GET someindex/sometype/_search
{
    "_source":["title","age","interest"]
}

_source cannot give the distinct values, it just gives all values. That's not I want.

May be use a terms agg with a script that combines all the values (which is better to compute at index time)?

Yes I've tried this method but found the order of the results is not consistent with the original documents. So it also doesn't meet my requirements (as I emphasized in the bolding part in my question).

Well...

the order of the obtained records should be consistent with the documents.

I don't exactly understand what it means.

As I described firstly in the question, the order of the documents is:
{"name": "Micheal",...},
{"name": "Georgiana",...},
{"name": "Benjamin",...},
{"name": "Selina",...},
{"name": "Edison",...},

If I use the term agg with script that combines the 3 values interested ("title", "age", "interest" in this case), the obtained results may come from the following documents:
{"name": "Benjamin",...},
{"name": "Edison",...},
{"name": "Micheal",...},
{"name": "Selina",...},
{"name": "Georgiana",...},

The order is different than the original one.

How is this sorted in the first place?

It's sorted by query part in the DSL (I didn't list the query here) and have multiple roles to define the order. That's why we should follow this order and can't change it. Otherwise we can't get the most relevant records in the first part.

It's like: we already have the results by using:
GET index_name/_search
{"query": {...}}

Now we need to extract the 3 fields from these documents for user's interest, but the order of the final results we got at last should be consistent with the query results we got firstly.
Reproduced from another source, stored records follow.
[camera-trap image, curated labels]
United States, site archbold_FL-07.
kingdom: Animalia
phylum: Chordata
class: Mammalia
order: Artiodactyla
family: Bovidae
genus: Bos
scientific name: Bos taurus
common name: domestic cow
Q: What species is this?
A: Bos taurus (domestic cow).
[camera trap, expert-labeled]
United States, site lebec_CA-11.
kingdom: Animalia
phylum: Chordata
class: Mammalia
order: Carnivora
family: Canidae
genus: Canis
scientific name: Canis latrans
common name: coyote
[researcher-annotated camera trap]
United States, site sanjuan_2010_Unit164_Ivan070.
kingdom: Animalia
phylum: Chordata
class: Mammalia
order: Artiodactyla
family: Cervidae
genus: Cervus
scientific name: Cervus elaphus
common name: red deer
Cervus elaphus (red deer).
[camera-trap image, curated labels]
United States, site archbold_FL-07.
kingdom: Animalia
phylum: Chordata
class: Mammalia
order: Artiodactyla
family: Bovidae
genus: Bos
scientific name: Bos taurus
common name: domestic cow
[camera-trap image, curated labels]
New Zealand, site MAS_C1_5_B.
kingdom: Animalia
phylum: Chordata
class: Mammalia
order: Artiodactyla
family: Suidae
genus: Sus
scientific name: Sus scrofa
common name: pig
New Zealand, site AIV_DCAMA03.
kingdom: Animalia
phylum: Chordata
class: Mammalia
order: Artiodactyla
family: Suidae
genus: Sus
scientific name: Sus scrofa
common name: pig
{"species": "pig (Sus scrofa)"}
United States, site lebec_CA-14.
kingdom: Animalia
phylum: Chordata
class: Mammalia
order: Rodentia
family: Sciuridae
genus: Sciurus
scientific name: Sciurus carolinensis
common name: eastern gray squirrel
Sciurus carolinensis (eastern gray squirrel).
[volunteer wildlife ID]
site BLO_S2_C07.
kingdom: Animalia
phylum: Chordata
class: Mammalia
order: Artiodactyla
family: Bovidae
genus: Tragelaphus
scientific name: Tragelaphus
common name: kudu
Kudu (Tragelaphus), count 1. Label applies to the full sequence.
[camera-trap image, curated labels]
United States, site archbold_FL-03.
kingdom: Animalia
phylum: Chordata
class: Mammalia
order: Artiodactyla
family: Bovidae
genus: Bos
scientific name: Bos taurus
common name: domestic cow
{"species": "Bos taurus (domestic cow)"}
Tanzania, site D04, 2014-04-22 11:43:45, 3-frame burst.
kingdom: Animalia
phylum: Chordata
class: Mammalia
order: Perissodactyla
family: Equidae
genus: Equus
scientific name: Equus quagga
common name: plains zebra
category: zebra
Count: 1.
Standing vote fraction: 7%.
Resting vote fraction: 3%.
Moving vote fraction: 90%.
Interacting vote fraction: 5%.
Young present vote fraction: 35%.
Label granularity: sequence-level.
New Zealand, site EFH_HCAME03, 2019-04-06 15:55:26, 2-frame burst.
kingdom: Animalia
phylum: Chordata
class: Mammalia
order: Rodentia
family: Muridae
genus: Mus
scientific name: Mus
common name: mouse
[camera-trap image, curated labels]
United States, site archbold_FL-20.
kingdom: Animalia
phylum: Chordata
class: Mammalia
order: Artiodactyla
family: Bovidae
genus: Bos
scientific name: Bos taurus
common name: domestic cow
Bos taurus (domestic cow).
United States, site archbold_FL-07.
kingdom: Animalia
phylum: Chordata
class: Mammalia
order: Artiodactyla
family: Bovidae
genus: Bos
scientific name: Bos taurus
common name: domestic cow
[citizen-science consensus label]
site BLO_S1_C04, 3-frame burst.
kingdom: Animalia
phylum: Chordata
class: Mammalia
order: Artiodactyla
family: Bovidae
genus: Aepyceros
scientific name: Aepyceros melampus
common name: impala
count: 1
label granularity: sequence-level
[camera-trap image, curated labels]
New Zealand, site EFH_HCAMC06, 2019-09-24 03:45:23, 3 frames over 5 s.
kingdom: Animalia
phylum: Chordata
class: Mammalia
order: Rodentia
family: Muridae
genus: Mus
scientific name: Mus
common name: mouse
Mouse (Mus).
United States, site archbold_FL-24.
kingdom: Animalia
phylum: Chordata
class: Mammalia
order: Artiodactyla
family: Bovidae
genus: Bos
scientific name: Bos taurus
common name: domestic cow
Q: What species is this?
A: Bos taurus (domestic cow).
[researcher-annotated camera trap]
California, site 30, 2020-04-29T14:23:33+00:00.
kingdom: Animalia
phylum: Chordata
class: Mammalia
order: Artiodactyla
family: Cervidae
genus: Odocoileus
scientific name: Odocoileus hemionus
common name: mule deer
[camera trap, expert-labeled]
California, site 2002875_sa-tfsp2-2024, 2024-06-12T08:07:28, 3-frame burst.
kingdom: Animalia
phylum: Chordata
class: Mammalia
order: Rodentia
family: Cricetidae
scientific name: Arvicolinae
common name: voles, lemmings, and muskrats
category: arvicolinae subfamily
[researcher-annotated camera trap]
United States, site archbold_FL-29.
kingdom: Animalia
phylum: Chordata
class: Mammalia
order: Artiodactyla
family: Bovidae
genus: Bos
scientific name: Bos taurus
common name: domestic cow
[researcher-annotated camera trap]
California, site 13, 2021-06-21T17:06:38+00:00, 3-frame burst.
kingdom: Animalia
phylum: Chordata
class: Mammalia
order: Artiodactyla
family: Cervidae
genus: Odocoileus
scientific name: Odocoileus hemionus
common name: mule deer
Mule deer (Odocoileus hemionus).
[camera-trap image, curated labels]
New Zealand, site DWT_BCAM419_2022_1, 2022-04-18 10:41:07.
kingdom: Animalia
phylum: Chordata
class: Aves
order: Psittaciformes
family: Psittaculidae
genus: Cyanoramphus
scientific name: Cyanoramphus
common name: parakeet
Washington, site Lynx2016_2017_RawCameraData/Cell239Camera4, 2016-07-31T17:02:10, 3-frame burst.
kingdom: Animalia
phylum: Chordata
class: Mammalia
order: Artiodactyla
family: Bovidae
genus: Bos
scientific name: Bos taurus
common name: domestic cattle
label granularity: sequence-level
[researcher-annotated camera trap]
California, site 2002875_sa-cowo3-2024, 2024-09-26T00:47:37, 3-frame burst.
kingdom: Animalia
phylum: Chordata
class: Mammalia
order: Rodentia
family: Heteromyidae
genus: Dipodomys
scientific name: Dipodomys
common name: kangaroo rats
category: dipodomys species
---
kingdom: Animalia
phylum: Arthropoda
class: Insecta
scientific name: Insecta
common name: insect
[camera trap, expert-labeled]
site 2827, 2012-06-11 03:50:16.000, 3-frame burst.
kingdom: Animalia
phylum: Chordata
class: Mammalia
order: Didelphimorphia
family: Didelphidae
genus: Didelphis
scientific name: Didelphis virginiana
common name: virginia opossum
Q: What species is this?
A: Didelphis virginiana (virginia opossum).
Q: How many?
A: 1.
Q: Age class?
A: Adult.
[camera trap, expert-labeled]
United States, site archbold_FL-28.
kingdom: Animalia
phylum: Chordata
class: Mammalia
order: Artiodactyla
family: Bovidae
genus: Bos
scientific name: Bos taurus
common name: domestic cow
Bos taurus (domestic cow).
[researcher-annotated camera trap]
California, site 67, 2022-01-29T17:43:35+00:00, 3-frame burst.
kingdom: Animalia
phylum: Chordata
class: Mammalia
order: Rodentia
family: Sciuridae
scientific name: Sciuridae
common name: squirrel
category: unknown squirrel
In this case, it should be:
The first record which contains the 3 fields should come from the first document: {"name": "Micheal",...}
The second record which contains the 3 fields should come from the second document: {"name": "Georgiana",...}
...

Meanwhile, we should remove the repeated values/get the distinct values of the 3 fields which the user interests.

This topic was automatically closed 28 days after the last reply. New replies are no longer allowed.